**Your instructions**
Restate verbatim the span of lines below between the line with "Across four NLP" and the line with "Researchers investigated facial", including those two lines, and only that span.

**Dataset entries**

^^^^

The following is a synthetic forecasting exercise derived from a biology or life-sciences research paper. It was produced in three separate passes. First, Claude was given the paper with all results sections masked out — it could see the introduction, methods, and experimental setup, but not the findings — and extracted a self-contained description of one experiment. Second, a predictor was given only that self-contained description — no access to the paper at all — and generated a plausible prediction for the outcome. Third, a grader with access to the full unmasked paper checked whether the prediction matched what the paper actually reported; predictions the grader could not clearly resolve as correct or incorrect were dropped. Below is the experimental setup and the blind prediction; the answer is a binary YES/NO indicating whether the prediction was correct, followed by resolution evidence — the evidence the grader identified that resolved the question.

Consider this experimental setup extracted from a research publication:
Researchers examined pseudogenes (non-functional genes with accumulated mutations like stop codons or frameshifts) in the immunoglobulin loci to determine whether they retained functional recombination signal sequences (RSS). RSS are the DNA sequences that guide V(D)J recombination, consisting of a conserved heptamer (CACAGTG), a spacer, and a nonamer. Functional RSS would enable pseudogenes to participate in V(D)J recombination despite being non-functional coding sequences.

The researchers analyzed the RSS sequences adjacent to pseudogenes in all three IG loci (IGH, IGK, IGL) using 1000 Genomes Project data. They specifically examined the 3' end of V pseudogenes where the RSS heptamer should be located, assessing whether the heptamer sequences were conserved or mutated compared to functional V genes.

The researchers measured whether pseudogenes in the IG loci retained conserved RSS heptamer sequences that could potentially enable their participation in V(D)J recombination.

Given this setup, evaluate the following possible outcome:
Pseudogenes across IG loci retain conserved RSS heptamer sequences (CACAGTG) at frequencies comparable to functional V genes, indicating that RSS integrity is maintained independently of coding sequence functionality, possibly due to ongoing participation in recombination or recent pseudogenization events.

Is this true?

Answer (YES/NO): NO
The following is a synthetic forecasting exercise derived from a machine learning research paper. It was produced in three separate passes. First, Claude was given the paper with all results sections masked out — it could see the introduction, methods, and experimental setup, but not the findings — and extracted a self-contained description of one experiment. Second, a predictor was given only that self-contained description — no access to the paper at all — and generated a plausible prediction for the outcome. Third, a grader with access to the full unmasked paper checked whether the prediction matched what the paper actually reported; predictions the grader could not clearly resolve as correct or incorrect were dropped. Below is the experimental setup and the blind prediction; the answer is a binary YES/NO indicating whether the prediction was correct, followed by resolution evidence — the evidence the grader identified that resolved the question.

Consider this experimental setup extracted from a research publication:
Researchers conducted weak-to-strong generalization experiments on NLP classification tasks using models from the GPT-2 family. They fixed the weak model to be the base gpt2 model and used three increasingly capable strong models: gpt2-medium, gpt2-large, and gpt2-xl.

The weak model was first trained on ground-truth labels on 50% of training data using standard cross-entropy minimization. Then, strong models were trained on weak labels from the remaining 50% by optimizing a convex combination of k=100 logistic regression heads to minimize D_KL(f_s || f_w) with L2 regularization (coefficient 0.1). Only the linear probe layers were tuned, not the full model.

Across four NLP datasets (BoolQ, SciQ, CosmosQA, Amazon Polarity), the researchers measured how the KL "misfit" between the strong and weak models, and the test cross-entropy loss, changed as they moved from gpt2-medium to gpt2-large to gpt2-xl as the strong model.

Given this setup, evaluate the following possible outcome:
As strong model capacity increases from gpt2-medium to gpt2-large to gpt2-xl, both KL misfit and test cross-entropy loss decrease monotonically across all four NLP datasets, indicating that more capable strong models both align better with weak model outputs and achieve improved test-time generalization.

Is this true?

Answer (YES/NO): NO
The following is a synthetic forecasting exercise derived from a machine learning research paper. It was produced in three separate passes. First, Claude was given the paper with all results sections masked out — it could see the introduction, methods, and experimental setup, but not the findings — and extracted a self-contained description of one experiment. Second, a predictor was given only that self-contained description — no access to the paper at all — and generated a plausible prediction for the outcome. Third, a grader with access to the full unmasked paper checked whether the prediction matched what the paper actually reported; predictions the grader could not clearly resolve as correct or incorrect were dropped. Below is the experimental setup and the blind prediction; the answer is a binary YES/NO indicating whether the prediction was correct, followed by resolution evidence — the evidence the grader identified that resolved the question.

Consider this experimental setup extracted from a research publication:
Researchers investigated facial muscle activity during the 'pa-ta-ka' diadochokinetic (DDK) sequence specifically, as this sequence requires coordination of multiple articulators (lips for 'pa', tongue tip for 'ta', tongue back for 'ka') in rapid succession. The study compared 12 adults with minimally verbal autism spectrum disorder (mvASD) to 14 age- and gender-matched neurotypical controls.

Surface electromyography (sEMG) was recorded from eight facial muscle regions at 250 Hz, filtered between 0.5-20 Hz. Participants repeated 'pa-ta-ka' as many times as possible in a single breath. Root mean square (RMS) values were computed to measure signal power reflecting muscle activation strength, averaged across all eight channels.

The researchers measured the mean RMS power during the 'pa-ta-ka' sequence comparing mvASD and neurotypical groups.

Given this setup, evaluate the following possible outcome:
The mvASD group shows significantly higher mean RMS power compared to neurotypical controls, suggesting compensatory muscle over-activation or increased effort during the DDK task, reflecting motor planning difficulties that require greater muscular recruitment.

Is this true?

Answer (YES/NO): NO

^^^^

**Response to this task**
Across four NLP datasets (BoolQ, SciQ, CosmosQA, Amazon Polarity), the researchers measured how the KL "misfit" between the strong and weak models, and the test cross-entropy loss, changed as they moved from gpt2-medium to gpt2-large to gpt2-xl as the strong model.

Given this setup, evaluate the following possible outcome:
As strong model capacity increases from gpt2-medium to gpt2-large to gpt2-xl, both KL misfit and test cross-entropy loss decrease monotonically across all four NLP datasets, indicating that more capable strong models both align better with weak model outputs and achieve improved test-time generalization.

Is this true?

Answer (YES/NO): NO
The following is a synthetic forecasting exercise derived from a machine learning research paper. It was produced in three separate passes. First, Claude was given the paper with all results sections masked out — it could see the introduction, methods, and experimental setup, but not the findings — and extracted a self-contained description of one experiment. Second, a predictor was given only that self-contained description — no access to the paper at all — and generated a plausible prediction for the outcome. Third, a grader with access to the full unmasked paper checked whether the prediction matched what the paper actually reported; predictions the grader could not clearly resolve as correct or incorrect were dropped. Below is the experimental setup and the blind prediction; the answer is a binary YES/NO indicating whether the prediction was correct, followed by resolution evidence — the evidence the grader identified that resolved the question.

Consider this experimental setup extracted from a research publication:
Researchers investigated facial muscle activity during the 'pa-ta-ka' diadochokinetic (DDK) sequence specifically, as this sequence requires coordination of multiple articulators (lips for 'pa', tongue tip for 'ta', tongue back for 'ka') in rapid succession. The study compared 12 adults with minimally verbal autism spectrum disorder (mvASD) to 14 age- and gender-matched neurotypical controls.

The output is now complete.